放課後、二人で教室を探すと、窓際の一番後ろに座るナズナが、赤いノートを胸に抱えていた。いつも一人で本を読んでいる子だった。
「勝手に読んだの?」
依子が責めると、ナズナは青ざめながらうなずいた。
「机から落ちて、閉じようとしたら名前が見えて。それから……二人がうらやましくて」
奏和も怒っていた。けれどナズナが泣くのをこらえながら差し出した頁には、二人が互いに謝れない理由が、驚くほど正確に書かれていた。
その日、依子は初めて奏和に「置いていかれそうで嫌だった」と言えた。奏和も「なんでも分かってる顔をされるのが嫌だった」と答えた。
帰り際、奏和が日記をナズナへ押しつけた。
「読んだ罰。次、あんたが書いて」
ナズナは目を丸くした。
赤いノートには、それから三つの筆跡が並んだ。
三人は卒業後、別々の町へ行った。毎日連絡を取る関係ではない。それでも、依子の結婚式では二人が左右に立ち、同じ赤いノートへ祝辞を書いてくれた。

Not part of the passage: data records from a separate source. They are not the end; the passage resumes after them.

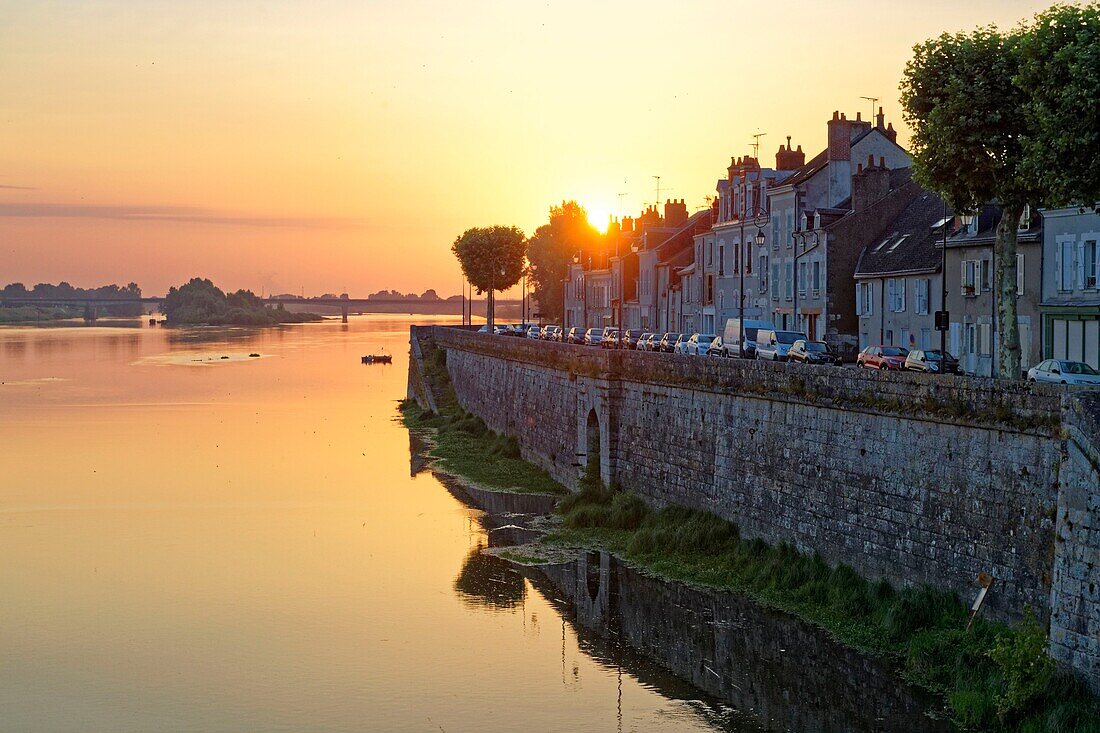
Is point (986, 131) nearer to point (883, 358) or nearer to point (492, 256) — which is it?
point (883, 358)

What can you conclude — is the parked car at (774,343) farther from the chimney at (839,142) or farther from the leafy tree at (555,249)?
the leafy tree at (555,249)

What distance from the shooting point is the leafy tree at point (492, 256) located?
119 meters

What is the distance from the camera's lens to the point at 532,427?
5178 centimetres

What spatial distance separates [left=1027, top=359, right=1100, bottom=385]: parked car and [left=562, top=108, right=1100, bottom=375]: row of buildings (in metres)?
4.51

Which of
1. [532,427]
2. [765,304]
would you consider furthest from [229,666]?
[765,304]

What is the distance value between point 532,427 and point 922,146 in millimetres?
23402

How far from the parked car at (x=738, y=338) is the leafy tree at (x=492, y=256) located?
6421cm

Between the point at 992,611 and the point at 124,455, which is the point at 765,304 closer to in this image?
the point at 124,455

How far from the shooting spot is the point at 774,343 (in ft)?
163

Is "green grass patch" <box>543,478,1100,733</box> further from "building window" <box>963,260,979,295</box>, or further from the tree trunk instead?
"building window" <box>963,260,979,295</box>

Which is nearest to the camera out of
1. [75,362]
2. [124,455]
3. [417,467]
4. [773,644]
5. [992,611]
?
[992,611]

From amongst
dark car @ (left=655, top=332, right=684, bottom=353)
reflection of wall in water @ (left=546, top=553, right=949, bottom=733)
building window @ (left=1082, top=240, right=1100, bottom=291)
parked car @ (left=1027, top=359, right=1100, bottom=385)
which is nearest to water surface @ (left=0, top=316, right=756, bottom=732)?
reflection of wall in water @ (left=546, top=553, right=949, bottom=733)

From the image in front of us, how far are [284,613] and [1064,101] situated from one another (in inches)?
836

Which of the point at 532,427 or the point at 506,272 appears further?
the point at 506,272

休憩室で、輪の外にいる新人は、紙コップの縁ばかり見ていた。
依子は空いた椅子を引き、三色ボールペンの赤を出す。
「今、研修メモを三人で回してるんだけど」
本当は、まだ二人だった。
「次、書いてみる?」
新人が顔を上げた。
依子は椅子を一つぶん、輪の外へずらした。そこからなら、入るのではなく、輪を広げられる気がした。